[Task brief] Could you rewrite all the items below, changing "camera" to "viewer" throughout, leaving everything else as it is and omitting the pictures?

Items excerpted from a collection
--- Begin ---

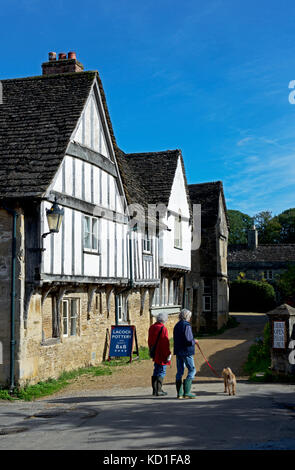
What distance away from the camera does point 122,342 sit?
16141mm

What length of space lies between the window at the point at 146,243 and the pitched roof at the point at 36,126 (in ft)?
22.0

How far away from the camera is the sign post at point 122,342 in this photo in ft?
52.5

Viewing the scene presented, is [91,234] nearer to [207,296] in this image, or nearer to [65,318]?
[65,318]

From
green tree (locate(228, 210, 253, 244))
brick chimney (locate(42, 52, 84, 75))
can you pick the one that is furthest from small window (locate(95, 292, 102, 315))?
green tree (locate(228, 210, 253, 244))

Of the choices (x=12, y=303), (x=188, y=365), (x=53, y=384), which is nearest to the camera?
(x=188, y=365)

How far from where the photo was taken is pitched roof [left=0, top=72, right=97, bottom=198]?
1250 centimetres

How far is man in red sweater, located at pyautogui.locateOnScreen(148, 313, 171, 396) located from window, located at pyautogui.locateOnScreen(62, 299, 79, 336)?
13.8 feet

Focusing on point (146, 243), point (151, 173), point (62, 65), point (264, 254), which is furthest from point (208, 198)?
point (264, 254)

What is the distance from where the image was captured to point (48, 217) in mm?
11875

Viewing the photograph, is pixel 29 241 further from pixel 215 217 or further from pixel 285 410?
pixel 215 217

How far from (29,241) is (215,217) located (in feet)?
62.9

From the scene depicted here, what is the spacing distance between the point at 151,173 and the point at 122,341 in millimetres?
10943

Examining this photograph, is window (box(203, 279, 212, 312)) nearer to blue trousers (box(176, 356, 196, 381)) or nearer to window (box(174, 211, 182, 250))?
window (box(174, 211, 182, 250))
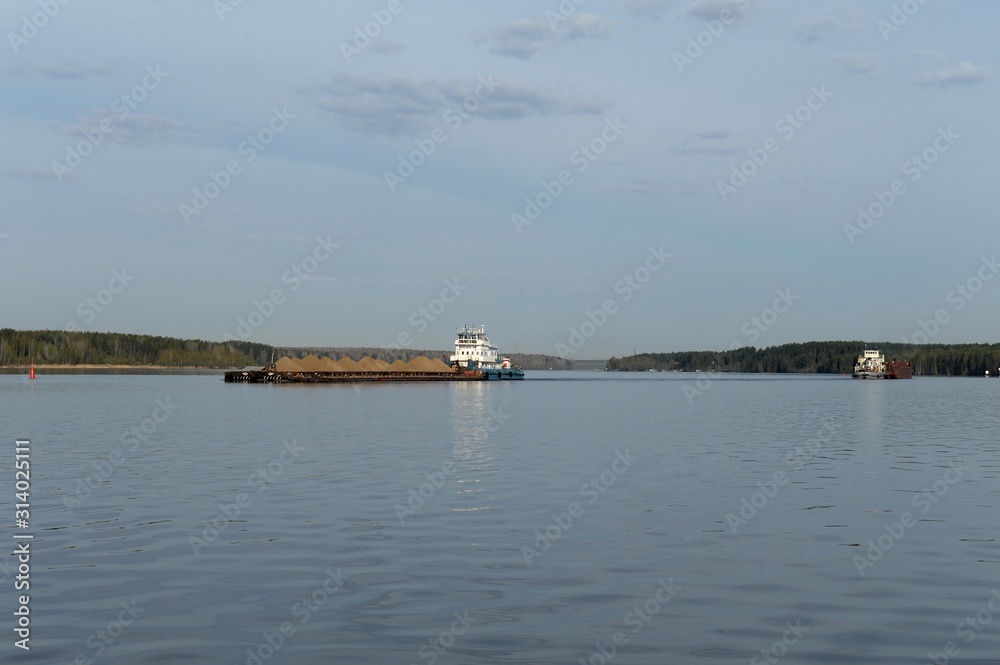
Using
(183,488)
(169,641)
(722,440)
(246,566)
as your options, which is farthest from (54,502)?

--- End ---

[Complete answer]
What distance away from the viewer does point 122,342 sit?
16141mm

What length of space lies between the window at the point at 146,243 and the pitched roof at the point at 36,126 (in ft)?
22.0

How far away from the viewer is the sign post at point 122,342 in this photo in ft?
52.5

Viewing the scene presented, is [91,234] nearer to [207,296] in this image, or nearer to [65,318]?
[65,318]

From
green tree (locate(228, 210, 253, 244))
brick chimney (locate(42, 52, 84, 75))
can you pick the one that is furthest from small window (locate(95, 292, 102, 315))?
green tree (locate(228, 210, 253, 244))

Of the choices (x=12, y=303), (x=188, y=365), (x=53, y=384), which is nearest to the viewer?
(x=188, y=365)

How far from where the photo was taken is pitched roof [left=0, top=72, right=97, bottom=198]?
1250 centimetres

How far is man in red sweater, located at pyautogui.locateOnScreen(148, 313, 171, 396) located from window, located at pyautogui.locateOnScreen(62, 299, 79, 336)?
13.8 feet

Focusing on point (146, 243), point (151, 173), point (62, 65), point (264, 254), which is furthest from point (208, 198)?
point (264, 254)

What is the distance from where the image was captured to point (48, 217) in mm?
11875

Viewing the photograph, is pixel 29 241 further from pixel 215 217 or further from pixel 285 410?
pixel 215 217

How far from (29,241) is (215,217) located (in feet)?
62.9

From the scene depicted here, what is the spacing distance between the point at 151,173 and the point at 122,341 in millimetres?
10943

Examining this photograph, is window (box(203, 279, 212, 312)) nearer to blue trousers (box(176, 356, 196, 381)) or nearer to window (box(174, 211, 182, 250))?
window (box(174, 211, 182, 250))
Using
(183,488)
(169,641)
(722,440)
(246,566)
as your options, which is farthest from (54,502)?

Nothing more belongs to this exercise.